Manager Lampard completed the initial stage of the job he accepted back in January when Everton beat Crystal Palace on Thursday to secure Premier League survival.
And for the first time in his embryonic reign, the former Chelsea boss, a unifying force as Everton contended with the spectre of relegation, can fully extend his thinking beyond the end of this campaign.
Lampard offered a characteristically level-headed assessment over the likely timeframe for a transition from survival fighters to silverware hunters.
The only immediate concern, he insists, is achieving forward steps, while retaining the all-for-one spirit that ultimately banished fears over the drop.
“[Winning something] is far away and the first thing for me [to improve] is the consistency of performance,” Lampard told evertontv.
“To follow a direction that everyone, not agrees on but feels that we’re going in the right direction.
"We’ve seen other clubs do it, but what we have here is a magic that not every club has, so if we can find that direction in certain footballing senses, then maybe we can have successes down the line.
“I’m not saying next year is going to be this or that. No, we want progression, we want to see a team play with that spirit and... a bit more quality.
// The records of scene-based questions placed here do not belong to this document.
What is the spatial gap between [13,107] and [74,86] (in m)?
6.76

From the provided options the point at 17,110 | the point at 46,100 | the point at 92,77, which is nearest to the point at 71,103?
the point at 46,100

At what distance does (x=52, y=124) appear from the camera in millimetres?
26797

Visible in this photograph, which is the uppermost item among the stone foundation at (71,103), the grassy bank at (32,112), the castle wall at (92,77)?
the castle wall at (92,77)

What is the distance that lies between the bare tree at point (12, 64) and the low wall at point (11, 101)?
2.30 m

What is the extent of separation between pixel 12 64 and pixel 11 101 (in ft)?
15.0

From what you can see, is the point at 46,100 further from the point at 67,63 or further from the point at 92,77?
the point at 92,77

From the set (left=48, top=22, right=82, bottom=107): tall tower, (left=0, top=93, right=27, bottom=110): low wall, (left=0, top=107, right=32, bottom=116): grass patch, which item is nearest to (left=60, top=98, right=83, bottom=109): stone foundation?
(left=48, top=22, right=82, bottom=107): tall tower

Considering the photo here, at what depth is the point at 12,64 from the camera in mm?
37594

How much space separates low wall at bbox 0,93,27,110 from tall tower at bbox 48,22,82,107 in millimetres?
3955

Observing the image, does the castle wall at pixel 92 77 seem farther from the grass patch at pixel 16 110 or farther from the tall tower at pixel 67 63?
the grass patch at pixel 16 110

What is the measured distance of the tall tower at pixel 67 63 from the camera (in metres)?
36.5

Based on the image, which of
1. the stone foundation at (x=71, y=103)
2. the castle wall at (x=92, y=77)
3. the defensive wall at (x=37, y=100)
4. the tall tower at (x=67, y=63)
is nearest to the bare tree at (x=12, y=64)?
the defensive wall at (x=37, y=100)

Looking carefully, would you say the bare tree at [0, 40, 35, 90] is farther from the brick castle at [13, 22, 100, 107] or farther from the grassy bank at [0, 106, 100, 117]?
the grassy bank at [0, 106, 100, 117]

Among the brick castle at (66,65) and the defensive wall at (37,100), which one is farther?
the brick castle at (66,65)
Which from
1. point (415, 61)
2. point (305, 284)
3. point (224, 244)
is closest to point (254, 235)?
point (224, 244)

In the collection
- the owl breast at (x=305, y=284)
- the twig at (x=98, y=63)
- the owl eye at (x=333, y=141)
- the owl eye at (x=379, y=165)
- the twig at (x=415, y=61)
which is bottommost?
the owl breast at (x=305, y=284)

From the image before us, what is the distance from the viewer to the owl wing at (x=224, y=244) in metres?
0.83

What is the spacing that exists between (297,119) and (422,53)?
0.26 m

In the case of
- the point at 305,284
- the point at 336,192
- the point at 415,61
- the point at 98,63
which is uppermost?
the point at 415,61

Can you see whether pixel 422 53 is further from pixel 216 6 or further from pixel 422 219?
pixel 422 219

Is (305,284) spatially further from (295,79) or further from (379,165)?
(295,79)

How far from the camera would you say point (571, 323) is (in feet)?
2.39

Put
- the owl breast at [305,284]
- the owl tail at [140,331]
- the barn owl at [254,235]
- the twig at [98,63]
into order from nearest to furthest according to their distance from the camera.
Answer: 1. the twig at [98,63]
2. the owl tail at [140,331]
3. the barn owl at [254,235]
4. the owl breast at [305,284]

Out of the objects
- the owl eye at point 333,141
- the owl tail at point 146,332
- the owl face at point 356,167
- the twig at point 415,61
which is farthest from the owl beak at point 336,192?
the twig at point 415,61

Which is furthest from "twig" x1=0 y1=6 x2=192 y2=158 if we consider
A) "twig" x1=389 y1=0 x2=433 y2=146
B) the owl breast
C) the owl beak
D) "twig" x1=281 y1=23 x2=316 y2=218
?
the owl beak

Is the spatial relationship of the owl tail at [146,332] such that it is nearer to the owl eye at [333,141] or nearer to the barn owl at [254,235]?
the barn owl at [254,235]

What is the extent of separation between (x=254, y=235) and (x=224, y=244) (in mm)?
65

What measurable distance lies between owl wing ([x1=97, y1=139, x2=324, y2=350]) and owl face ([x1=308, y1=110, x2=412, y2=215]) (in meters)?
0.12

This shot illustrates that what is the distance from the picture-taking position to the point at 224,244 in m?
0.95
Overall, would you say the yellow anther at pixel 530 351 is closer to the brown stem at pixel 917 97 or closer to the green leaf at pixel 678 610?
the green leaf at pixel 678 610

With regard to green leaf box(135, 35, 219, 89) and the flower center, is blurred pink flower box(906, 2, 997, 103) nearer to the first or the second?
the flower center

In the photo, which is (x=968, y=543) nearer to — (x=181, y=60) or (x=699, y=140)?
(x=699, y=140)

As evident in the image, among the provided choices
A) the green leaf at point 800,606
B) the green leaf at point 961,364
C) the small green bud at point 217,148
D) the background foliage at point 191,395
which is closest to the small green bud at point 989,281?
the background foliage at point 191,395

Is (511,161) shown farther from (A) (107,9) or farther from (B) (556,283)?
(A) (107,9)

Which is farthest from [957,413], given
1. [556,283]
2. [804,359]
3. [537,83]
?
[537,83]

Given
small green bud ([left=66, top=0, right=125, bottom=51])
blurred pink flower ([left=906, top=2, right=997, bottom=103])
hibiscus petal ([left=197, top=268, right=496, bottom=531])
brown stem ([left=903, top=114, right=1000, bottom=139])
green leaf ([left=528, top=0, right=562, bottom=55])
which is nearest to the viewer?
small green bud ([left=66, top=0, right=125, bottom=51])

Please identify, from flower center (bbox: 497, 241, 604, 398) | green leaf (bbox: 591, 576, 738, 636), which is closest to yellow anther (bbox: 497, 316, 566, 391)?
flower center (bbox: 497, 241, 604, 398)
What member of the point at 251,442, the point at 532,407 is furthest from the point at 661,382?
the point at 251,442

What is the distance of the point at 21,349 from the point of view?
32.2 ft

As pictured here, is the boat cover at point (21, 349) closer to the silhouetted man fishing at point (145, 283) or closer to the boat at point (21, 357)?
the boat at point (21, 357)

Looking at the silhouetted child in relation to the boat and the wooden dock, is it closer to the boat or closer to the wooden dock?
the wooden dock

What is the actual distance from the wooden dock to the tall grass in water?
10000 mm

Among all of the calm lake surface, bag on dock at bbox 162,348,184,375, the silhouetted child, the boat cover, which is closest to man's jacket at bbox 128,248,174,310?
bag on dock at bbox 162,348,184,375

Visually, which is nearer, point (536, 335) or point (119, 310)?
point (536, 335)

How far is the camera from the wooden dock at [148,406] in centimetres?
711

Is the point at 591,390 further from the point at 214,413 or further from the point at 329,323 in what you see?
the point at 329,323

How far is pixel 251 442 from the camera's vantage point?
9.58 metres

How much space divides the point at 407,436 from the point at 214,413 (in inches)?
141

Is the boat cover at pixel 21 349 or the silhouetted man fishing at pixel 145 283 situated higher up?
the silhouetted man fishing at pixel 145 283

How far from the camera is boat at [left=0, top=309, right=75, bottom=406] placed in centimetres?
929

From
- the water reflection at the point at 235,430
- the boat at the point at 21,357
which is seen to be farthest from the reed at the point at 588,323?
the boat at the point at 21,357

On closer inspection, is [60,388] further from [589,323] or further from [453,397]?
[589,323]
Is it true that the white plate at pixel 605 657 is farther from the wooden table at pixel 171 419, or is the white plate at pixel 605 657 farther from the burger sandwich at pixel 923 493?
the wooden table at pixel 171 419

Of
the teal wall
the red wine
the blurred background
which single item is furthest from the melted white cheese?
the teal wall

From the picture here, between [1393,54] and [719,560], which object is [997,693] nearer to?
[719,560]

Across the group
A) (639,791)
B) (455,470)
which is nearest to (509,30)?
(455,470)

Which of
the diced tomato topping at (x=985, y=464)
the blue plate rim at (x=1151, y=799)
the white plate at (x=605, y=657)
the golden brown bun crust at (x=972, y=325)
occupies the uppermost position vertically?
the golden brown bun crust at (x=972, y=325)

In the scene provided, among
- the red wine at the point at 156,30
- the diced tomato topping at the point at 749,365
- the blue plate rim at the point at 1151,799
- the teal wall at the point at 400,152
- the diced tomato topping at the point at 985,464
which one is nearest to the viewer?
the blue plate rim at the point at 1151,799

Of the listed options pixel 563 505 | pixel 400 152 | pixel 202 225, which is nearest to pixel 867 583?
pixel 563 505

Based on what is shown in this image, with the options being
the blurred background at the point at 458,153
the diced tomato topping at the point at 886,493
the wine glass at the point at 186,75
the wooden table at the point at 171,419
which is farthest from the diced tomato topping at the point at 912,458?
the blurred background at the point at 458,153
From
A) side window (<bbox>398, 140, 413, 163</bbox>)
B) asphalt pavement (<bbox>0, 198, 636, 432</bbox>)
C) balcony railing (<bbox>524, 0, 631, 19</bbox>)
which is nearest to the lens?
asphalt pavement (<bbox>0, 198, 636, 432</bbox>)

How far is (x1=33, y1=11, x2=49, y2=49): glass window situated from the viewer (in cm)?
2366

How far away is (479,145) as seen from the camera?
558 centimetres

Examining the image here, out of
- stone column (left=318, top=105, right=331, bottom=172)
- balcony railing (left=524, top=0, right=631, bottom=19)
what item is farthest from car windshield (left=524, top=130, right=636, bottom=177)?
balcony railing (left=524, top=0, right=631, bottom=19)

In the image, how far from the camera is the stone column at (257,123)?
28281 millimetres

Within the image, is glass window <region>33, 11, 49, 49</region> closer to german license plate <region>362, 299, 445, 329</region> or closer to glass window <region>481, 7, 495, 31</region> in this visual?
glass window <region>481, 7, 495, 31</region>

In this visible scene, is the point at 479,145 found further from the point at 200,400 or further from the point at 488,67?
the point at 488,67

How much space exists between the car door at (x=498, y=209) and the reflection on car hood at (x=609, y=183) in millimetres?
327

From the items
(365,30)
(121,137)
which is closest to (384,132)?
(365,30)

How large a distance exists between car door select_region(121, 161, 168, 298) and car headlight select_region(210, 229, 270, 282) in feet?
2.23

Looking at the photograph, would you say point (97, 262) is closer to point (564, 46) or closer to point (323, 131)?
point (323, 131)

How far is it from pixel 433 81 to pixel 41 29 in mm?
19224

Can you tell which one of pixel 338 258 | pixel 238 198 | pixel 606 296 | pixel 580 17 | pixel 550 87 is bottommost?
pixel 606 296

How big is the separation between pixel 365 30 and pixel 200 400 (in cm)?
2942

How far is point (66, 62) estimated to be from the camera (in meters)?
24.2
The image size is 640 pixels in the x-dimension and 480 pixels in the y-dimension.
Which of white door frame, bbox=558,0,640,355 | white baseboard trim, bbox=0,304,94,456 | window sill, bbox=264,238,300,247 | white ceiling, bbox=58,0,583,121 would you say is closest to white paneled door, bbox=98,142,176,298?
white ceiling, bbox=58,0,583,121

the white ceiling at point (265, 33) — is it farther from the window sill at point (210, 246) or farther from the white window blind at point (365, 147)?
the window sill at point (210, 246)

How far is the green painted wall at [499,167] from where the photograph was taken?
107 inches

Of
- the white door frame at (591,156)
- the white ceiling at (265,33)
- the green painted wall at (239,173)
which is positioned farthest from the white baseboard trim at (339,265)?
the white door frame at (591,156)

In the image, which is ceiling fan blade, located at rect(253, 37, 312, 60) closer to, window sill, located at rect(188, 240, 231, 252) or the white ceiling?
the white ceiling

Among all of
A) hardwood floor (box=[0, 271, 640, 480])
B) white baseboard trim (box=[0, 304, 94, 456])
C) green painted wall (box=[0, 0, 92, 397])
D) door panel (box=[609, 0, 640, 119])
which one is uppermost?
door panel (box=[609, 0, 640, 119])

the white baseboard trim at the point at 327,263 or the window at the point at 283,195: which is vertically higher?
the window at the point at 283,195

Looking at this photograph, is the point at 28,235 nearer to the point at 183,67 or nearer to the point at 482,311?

“Those are the things I’ll certainly work for.”
Lampard discarded the pressing, dominating brand of football that was a hallmark of the teams he managed at Derby County and Chelsea, as Everton’s need for points grew more acute.
The capacity to adapt according to circumstances is a condition of success in football management, be it a slight tweak in-game, or across a couple of months in single-minded pursuit of a lone objective.
And Everton had no qualms over employing the height and physicality of Dominic Calvert-Lewin to ruffle Crystal Palace.
Balls were served at the striker from deep, while the home team swung 25 crosses into the box.
Over time, Lampard intends to progressively shift the playing style to reflect the ideals he shares with Everton supporters.
"Who cares about styles of football tonight [against Palace]?” said Lampard.
“We were direct in the second half, but that style was needed for the moment... and with the players we have.
“We needed heart and fire and we found those things.
“We’ll look at the style. We have time to work now.
“When you come in mid-season, you don’t get time to work.
“I want the squad to be more robust, to not have so many injuries and to be able to pick from a fuller squad.
“There are so many things I want but they don’t all come at once.
“We’ll work step by step to try to get them.”
Lampard can start planning for next term reassured over his players’ hunger and fight.
Confronted by the very real possibility of the Club falling out of England’s top division after 68 years, Everton produced a sequence of results more befitting a team aiming for Champions League football.
The past eight matches have featured four wins and two draws – only three sides have obtained more than Everton’s 14 points over the same period – and the combination of needle and ambition and aggression that goes down very well with the Club’s supporters.
“The scenes you see at the end are [the result of] everyone coming together for a period of time and it showed huge character,” added Lampard, whose side conclude their Premier League campaign at Arsenal on Sunday.
“There are things we can improve, I know that and I knew it coming in.
“I know from working with the group, we’ll do everything we can to improve.
“I certainly will because you want to be better… but when your back’s against the wall, they’re the most beautiful moments in football.
“It doesn’t matter whether you’re fighting to stay in the Premier League or fighting to get in the Champions League or win the Premier League.
“It doesn’t matter what you’re fighting for, it matters that you fight, and didn’t they fight.”